I’ve always assumed the energy cost to pump the water would make it cost prohibitive, but I wonder how it compares to rerouting ships or moving containers over land.
You can cross fill and use separate storage - their new locks already use this - but my understanding (possibly wrong) was old locks may not have been using all possible options - it’s a cost / benefit trade off
- "The hydraulic cylinders enable the water used by the locks to be pumped back. Up to 48,000 cubic metres of water are displaced in a single lockage operation. In periods of low discharge on the Meuse, the screws can pump back the water lost due to the passage of a ship through the lock to the upper canal reach."
In Belgium on the Albert Canal (a big canal for Belgium but nothing compared to Panama Canal) they started installing pomps 15 years ago for the exact same reason.
Ok, I’m no civil engineer, but couldn’t you design a siphon system that would only require opening and closing valves to capture the water without any pumping?
Siphons only really "work" if the final position of the water is lower than the starting position. Siphon effect allows the water to pass through an intermediate higher elevation without continuous external pumping energy, but on average the water must still be going downhill to utilize the siphon effect.
Omg, I wasn’t thinking. The surface of the target liquid needs to be lower than the source. I was thinking of a pipe coming in lower than the lake, but that wouldn’t work.
If it makes you feel better I have a degree in chemical engineering, and a few months ago made the exact same mistake as you for an automatic watering system where I put a reservoir of water in the cabinet below a plant and wondered why water was traveling from the planter into the reservoir and overflowing and spilling all over the cabinet and floor.
Some days we're just dumb, even if most days we're pretty smart.
Why is that? Britain is covered with a preindustrial canal network with thousands of locks which use nothing but channels doors and gravity. Literally made of wood and operated by hand.

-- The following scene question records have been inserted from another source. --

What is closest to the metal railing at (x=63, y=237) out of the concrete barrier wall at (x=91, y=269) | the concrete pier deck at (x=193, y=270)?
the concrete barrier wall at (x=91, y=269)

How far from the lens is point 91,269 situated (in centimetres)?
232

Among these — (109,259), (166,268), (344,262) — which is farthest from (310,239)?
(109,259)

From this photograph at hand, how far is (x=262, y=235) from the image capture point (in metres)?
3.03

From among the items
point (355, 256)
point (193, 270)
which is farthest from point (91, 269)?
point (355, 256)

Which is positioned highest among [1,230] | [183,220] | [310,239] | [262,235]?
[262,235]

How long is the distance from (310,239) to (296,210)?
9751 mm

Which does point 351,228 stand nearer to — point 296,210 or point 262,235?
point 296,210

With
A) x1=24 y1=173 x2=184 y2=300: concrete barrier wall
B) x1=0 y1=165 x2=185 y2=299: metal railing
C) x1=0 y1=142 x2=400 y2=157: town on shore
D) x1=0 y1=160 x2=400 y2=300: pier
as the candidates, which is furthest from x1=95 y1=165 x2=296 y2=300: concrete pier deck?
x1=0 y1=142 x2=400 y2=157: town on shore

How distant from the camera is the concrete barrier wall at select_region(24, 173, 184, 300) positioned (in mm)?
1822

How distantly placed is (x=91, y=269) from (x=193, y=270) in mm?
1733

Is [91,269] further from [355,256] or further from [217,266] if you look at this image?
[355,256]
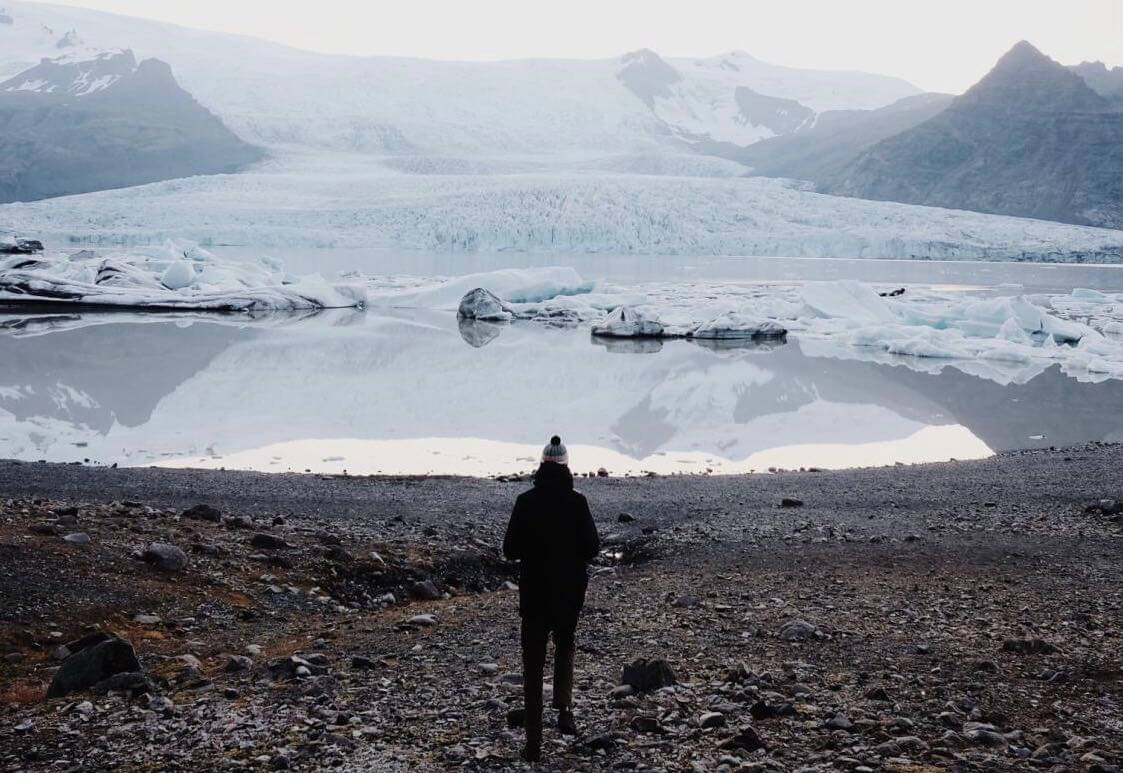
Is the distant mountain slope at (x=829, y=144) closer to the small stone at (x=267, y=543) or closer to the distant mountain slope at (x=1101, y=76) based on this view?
the distant mountain slope at (x=1101, y=76)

Raising water on the low side to the level on the high side simply requires joining the two sides together.
If sea level is their high side, I don't understand why they can't use this supply forever.
I think the thing you are missing is that raising the low side means that the next boat to use the lock going up has to drain the high water into the low canal. The Panama Canal has system to conserve that water but some water still moves down the locks both for raising and lowering.
The British locks depend on a source of water at the top of the canal. I watched a video recently about Canal Trust rebuilding lock reservoir. The water levels definitely can limit if locks and canals are usable.
The Panama Canal has a reservoir at the top, Gatan Lake, but the water is low. Sea level is never the high side, it is always the low side.
Some lock flights have pumps to keep the ponds at the top full of water because they are near the highest point in the area so they can't refill naturally fast enough or simply to avoid depleting the upstream water source. See, e.g., https://en.wikipedia.org/wiki/Caen_Hill_Locks
You'd have to deal with the Chagres (assuming the current drought ends) as well.
The original excavation was done mostly dry and massive by any standards: 27kt of dynamite were used.
I'm also not a digger, but 26 meters of dredging over a 13km distance sounds crazy expensive. You would have to also widen the valley to prevent landslides into the canal.
Siphoning only works if the destination is lower than the source, otherwise you're looking at free energy, which would definitely be a win for everyone :D
Suez is (was? lets ignore geopolitics instead of physics for now) so successful because it's lock free (ha! tech joke on HN, I'm rocking this :D). The Panama canal was made by creating a massive artificial lake above "sea level" rather than digging a path down to sea level through mountains. Historically this worked, but alas enough corporations profit enough by offloading the costs of their industries onto everyone else as a form of socialism we call subsidized global warming.